O refinado gosto diplomático
Perguntada sobre as diferenças entre as cozinhas de uma embaixada, de um hotel e de um restaurante, a chef diz que a distinção está diretamente ligada ao nível e quantidade de eventos. “São várias ocasiões e temos uma planilha semanal [com uma média de quatro recepções]”, conta.
Na residência diplomática, há desde o café da manhã, em que são servidos financiers artesanais, até recepções com empratados ou galas. “Costumo criar menus de acordo com a natureza dos encontros – se é um almoço, algo para poucas ou 2 mil pessoas, quando servimos mais de 30 tábuas de queijo e 70 de frios”, completa.
Sobre o processo criativo de criar um menu para uma ocasião de gala, Bárbara diz que é o resultado de uma construção diária. “Pesquiso e produzo muito até eleger o cardápio. Gosto de uma mistura contemporânea. Me envolvo até na escolha da louça”.Entre uma redução de vinho diária e um plat du jour, a chef aprendeu diversas técnicas, como confitar, manipular o foie gras e limpar uma terrina. Ela elenca outros momentos importantes nesses últimos três anos: “Conhecer o premiado chef francês Alain Ducasse e viajar para a França, onde pude estagiar numa cozinha em Paris, a convite da embaixada”.
Fromage e baguette
“A França é o berço da gastronomia ocidental, e uma das oportunidades que tenho é trabalhar com técnicas francesas e insumos brasileiros. Gosto muito de usar uma base francesa e criar releituras de pratos tradicionais com matéria-prima nossa. Também gosto de misturar influências asiáticas e abordagem europeia – por exemplo, a Trilogia de Doces Brasileiros (com beijinho de creme patissier e leite de coco) e o chutney de cajá”, afirma.
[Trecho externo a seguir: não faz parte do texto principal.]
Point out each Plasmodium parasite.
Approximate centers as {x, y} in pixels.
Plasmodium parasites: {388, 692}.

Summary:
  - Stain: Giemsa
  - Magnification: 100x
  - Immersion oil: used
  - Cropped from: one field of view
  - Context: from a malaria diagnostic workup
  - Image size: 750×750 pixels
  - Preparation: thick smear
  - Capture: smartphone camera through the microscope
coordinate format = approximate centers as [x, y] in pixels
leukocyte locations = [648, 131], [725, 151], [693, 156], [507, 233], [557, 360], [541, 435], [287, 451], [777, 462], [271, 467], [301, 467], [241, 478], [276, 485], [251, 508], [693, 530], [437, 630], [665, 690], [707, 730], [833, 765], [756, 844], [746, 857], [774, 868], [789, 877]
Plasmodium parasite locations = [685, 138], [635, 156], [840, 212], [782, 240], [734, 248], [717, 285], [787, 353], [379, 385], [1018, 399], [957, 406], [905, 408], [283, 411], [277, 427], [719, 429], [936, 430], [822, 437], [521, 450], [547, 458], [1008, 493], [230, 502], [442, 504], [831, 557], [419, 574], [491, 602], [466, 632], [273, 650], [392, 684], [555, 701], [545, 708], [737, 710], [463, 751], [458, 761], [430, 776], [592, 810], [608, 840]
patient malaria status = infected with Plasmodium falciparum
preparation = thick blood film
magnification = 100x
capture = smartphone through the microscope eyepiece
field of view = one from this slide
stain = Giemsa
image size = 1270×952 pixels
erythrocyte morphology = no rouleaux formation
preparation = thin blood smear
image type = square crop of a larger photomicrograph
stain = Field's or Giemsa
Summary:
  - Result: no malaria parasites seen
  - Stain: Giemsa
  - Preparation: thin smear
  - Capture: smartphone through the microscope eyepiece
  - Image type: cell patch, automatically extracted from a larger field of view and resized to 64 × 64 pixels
Um dos privilégios do cargo, na opinião de Bárbara, é o acesso aos insumos franceses em largas quantidades. “O terroir francês se faz presente. Sempre recebemos frutos do mar, chocolates, foie gras, terrinas, queijos, pastas de amêndoas, pato confit, magret du canard e bebidas”, garante.
Conexão Brasil-França
A relação da chef com os embaixadores (ela já conviveu com três além do atual, Michel Miraillet, no posto desde setembro de 2017) é construída com curiosidade e claro, diplomacia. “Tento conhecer o gosto pessoal, a culinária típica de sua região de origem, se tem alergias ou intolerâncias e também como ele se envolve com comida – se é uma paixão, algo irrelevante ou até um elemento de valorização cultural”, revela.
E como é cozinhar para um embaixador? A chef conta que, entre as receitas favoritas do atual diplomata, estão: curry de legumes com ballotine de sobrecoxa de frango; roulade de lagostim com molho hollandaise; tartares; mousselines e saladas leves.
Não é raro esbarrar em diferenças culturais demonstradas através da culinária. “Já aconteceu de um dos convidados ser muçulmano e o menu conter carne de porco, alimento proibido no Islã. Driblamos a situação com rapidez na cozinha”.